On the bottom line the numbers are no prettier, he adds. “Ralph Lauren racked up an operating loss of $168m and a net loss of just shy of $128m. These numbers could have been significantly worse if it wasn’t for the various cost-cutting measures the company has put in place; these included some rent abatements, furloughs, and reductions in executive compensation. Fortunately, Ralph Lauren is a company that has been well managed financially and, as a result, it has sufficient liquidity to see it through this crisis – even if this has come at the expense of sacrificing its traditionally low debt position.”
Saunders says while the sharp drop in sales is to be expected, the pace of decline at Ralph Lauren is far faster than that experienced in many other parts of the retail sector. This is especially so in the North American market.
“There are a few reasons for this,” he explains. “First, Ralph Lauren is more exposed to the occasion part of the apparel market than many mainstream retailers. As social events and activities have ground to a halt, so too has purchasing. The same dynamic also holds true for more formal products which are purchased for work. Second, while some customers have been prepared to pay premium dollars for luxury apparel, many middle-income shoppers have deprioritised their spending on clothing in favour of spending on the home – an area where Ralph Lauren does play, but not nearly as strongly as it should. Thirdly, wholesale revenues have been depleted as department stores and other channels have cut back on orders as a result of soft demand.

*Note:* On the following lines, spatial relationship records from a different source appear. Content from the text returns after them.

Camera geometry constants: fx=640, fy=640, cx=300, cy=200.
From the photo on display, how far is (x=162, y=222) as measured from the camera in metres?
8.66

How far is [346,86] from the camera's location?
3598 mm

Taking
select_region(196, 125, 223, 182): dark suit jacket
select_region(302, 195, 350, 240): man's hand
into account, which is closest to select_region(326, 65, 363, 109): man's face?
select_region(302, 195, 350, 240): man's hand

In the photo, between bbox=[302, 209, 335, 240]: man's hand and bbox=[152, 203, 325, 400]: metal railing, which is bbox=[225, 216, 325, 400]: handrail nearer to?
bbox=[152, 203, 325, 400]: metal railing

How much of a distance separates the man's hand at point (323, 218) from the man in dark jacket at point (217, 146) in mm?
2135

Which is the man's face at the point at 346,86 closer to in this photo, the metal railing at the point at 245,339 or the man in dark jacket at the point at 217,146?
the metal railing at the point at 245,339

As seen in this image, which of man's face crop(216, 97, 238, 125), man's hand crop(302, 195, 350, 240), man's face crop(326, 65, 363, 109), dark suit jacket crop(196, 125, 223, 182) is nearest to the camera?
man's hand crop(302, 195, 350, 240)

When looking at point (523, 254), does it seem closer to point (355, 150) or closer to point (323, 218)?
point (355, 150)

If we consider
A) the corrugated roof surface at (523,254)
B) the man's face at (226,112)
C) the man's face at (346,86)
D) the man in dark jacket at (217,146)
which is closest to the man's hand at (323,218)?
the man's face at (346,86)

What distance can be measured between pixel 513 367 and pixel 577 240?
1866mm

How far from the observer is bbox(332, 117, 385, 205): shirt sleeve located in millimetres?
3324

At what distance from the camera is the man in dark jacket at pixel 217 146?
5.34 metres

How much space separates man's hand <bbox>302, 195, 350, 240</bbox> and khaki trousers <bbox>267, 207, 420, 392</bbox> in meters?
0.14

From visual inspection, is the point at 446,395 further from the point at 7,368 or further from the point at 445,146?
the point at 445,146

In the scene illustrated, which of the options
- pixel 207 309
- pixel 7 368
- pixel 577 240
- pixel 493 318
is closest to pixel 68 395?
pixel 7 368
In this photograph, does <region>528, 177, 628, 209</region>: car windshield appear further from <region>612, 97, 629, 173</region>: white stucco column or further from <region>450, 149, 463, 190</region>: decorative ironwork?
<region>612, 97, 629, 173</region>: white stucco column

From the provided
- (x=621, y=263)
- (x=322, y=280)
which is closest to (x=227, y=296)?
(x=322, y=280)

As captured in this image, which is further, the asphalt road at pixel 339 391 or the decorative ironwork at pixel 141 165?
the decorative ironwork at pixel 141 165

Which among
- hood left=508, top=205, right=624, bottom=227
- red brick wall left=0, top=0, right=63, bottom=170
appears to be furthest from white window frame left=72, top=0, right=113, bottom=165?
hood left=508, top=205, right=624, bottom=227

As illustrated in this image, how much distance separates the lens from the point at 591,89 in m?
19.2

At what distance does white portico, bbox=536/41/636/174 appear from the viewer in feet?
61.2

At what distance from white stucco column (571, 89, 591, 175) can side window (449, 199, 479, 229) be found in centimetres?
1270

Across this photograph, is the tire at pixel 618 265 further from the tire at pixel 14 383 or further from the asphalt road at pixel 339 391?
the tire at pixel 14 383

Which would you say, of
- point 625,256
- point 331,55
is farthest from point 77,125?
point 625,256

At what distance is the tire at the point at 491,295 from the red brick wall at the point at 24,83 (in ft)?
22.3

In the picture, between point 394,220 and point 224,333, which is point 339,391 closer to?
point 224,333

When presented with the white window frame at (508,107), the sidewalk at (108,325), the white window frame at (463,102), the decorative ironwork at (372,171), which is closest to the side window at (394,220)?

“The fact that the tumble in sales is partly the result of where Ralph Lauren plays, rather than because of general dynamics, is evident in the digital numbers. While sales of apparel online have soared during the past few months, Ralph Lauren only managed to notch up a 3% increase in digital commerce within North America this quarter. Some of this was not helped by the shutdown of the online operation early during the pandemic – which deterred some consumers from using the site – but a lot is simply down to Ralph Lauren being out of tune with patterns of demand during the pandemic and therefore not being a digital destination.”
There are areas where Ralph Lauren has performed better, Saunders notes, such as in comfort/sporting apparel and in home. “However, both offers are relatively underdeveloped and have not been able to offset sharp declines in more established areas of the business. These, along with greater efforts in connecting stores and online through services like curbside collection, are things Ralph Lauren should focus on over the remainder of this year.”
He adds: “Overall, Ralph Lauren cannot be blamed for the terrible numbers. However, as consumer preferences shift, the company needs to work harder to reinvent itself and to pivot into new channels and segments to secure growth.”